Mindful Somatic Relief for Anxiety Awareness is available on Amazon.

I received a reviewer copy from the publisher through Netgalley.

You can find my other book reviews here.

book cover: Managing the Depression Puzzle by Ashley L. Peterson

Managing the Depression Puzzle takes a holistic look at the different potential pieces that might fit into your unique depression puzzle. It’s available on Amazon and other online retailers, as well as the MH@H Store.

This post contains affiliate links, which let you support MH@H at no extra cost to you.

11 thoughts on “Book Review: Mindful Somatic Awareness for Anxiety Relief”

    1. What was weird was that she always wrote “Mindful Somatic Experiencing” within the text of the book —not to refer to the book itself, but to the process.

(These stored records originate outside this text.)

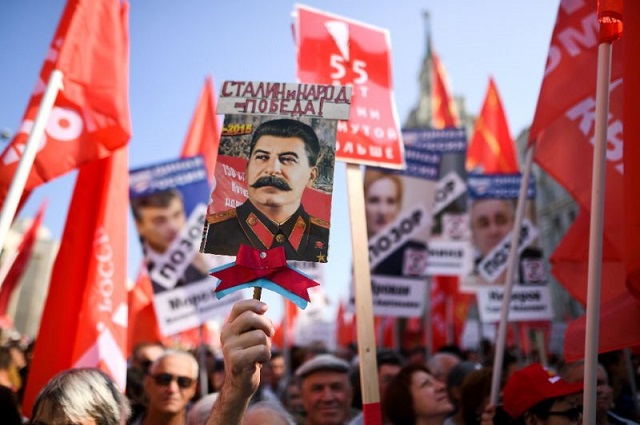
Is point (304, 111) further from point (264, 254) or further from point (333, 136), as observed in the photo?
point (264, 254)

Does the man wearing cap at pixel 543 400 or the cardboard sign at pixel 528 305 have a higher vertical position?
the cardboard sign at pixel 528 305

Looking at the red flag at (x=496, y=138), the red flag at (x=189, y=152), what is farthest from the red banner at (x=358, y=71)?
the red flag at (x=496, y=138)

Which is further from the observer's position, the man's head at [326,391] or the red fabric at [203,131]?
the red fabric at [203,131]

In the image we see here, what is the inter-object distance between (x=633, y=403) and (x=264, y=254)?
4.18m

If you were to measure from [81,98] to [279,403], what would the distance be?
2.64 meters

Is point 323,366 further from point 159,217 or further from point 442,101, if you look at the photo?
point 442,101

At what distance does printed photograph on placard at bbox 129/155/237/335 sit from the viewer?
643 centimetres

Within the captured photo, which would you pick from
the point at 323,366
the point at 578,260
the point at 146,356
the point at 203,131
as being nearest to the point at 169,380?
the point at 323,366

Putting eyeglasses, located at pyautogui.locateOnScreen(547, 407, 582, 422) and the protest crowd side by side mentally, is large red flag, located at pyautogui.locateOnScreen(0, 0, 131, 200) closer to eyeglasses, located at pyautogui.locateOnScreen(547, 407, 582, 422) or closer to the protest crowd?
the protest crowd

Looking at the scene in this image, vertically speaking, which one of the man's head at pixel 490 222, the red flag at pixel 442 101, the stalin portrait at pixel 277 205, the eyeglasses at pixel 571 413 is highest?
the red flag at pixel 442 101

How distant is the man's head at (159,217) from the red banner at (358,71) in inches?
154

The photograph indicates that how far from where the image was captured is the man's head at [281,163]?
199 centimetres

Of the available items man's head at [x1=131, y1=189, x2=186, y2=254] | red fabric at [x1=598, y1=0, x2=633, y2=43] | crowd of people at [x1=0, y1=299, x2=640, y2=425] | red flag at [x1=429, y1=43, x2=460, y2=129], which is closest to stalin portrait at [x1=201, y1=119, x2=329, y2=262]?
crowd of people at [x1=0, y1=299, x2=640, y2=425]

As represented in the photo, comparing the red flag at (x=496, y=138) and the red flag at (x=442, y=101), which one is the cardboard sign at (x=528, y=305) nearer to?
the red flag at (x=496, y=138)
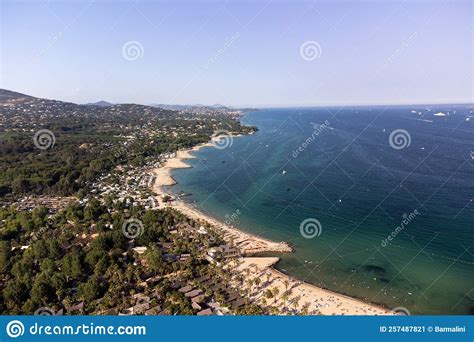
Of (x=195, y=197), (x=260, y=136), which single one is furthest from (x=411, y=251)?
(x=260, y=136)

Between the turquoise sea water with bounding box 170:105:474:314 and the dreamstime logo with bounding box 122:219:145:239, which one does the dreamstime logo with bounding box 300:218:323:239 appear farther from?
the dreamstime logo with bounding box 122:219:145:239

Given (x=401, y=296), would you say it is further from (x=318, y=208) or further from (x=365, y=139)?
(x=365, y=139)

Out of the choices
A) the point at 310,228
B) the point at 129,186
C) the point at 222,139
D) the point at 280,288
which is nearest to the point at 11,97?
the point at 222,139

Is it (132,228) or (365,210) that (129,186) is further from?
(365,210)

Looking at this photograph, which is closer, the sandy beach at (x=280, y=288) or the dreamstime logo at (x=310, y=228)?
the sandy beach at (x=280, y=288)
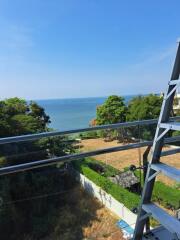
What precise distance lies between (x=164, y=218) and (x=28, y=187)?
303 centimetres

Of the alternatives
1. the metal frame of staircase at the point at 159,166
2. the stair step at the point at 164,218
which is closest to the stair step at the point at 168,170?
the metal frame of staircase at the point at 159,166

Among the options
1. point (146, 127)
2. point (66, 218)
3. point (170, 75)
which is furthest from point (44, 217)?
point (170, 75)

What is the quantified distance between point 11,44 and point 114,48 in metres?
11.9

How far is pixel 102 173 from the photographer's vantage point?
31.6 ft

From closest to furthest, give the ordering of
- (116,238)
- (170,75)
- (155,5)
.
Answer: (170,75) → (116,238) → (155,5)

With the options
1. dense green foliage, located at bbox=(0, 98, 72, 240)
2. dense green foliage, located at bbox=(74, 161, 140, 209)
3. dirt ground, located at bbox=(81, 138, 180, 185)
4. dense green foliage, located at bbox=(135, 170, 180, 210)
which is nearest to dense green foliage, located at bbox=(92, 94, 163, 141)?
dense green foliage, located at bbox=(74, 161, 140, 209)

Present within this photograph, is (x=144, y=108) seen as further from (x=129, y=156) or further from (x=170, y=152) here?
(x=170, y=152)

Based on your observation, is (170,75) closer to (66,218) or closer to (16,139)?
(16,139)

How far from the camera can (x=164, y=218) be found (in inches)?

  1. Somatic therapy seems to be becoming more well known and integrated lately, or at least that’s what I hope. That mind-body connection is a powerful one. I like that this is more in-depth in covering neurobiology alongside social and individual topics like boundaries, interactions etc. I can see your point with Mindful Somatic Awareness getting the caps treatment. It makes it seem like it’s a condition or therapy in its own right, like you might capitalise Cognitive Behavioural Therapy. It’s a bit odd. I admit to using caps too much where probably not needed, like blog post titles & headers, but I just find it looks neater in my mind. That aside, it sounds like an interesting read and I wouldn’t mind checking it out myself. Very nicely reviewed as always, Ashley. xx

    1. Yes, it’s good to see somatic therapies becoming more well known, to give people more options.

      I think caps in titles and headers are just fine, but like you said, writing Cognitive Behavioural Therapy everywhere would be odd.

  2. Yes, we must discourage arbitrary capitalization! 😀 When I first started writing my Advice Avengers series, I had to research everything like that and commit it to memory. Like how the name of a class is capitalized if it’s a language, but not otherwise: science, English, social studies, French, etc. Fortunately I have a great mind for grammatical details. Other stuff, not so much, and I can research and research and it won’t stick. I guess that’s pretty normal!!

    I feel sorry for people who have anxiety. I can’t stomach it. I can handle paranoia anxiety or situational anxiety, like, “Why is that person standing too close to me?” or, “Ugh, I hope I don’t make a fool of myself at the party,” but I absolutely can’t handle “fear” anxiety, like being afraid of the future, being afraid of death, being afraid of “what ifs”–that stuff is terrifying, and I truly feel bad for anyone who wrestles with it.

    The book sounds interesting!!

  3. It does sound promising. However, I am ending another lousy experience with a very expensive therapist. Yup.